◆ **REQUIREMENT**
The records are to be repeated in full, with the images removed.

◆ **THE DATA**
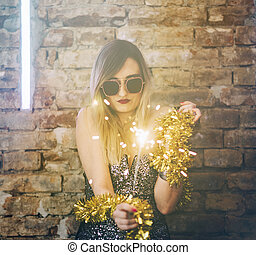 Young woman celebrating with fireworks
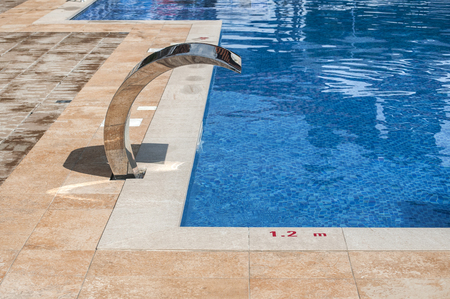 Detail of modern outdoor swimming pool in luxury hotel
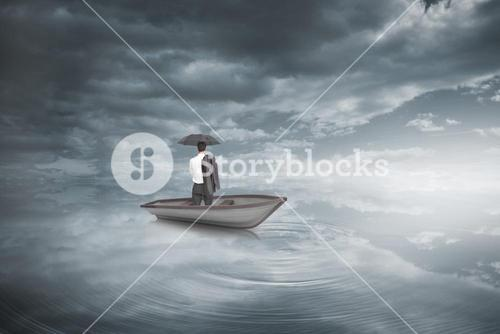 Composite image of businessman standing back to camera in a sailboat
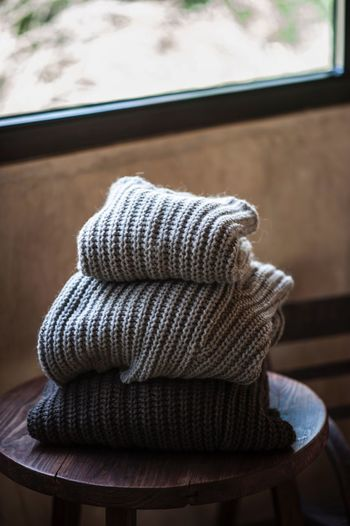 Clothing Hat No People Focus On Foreground Indoors  Close-up Day Table High Angle View Pattern Textile Window Pillow Seat Absence Wool Stack Warm Clothing Personal Accessory Still Life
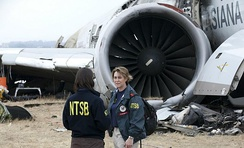 "NTSB ""go team"" members at the Asiana Airlines Flight 214 crash site"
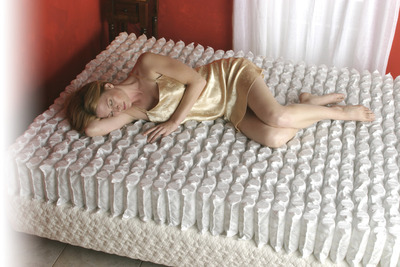A woman rests on top of the Gold Bond Encased Coil series.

◆ **ANSWER TO THIS PROBLEM**
 Young woman celebrating with fireworks
 Detail of modern outdoor swimming pool in luxury hotel
 Composite image of businessman standing back to camera in a sailboat
 Clothing Hat No People Focus On Foreground Indoors  Close-up Day Table High Angle View Pattern Textile Window Pillow Seat Absence Wool Stack Warm Clothing Personal Accessory Still Life
 "NTSB ""go team"" members at the Asiana Airlines Flight 214 crash site"
A woman rests on top of the Gold Bond Encased Coil series.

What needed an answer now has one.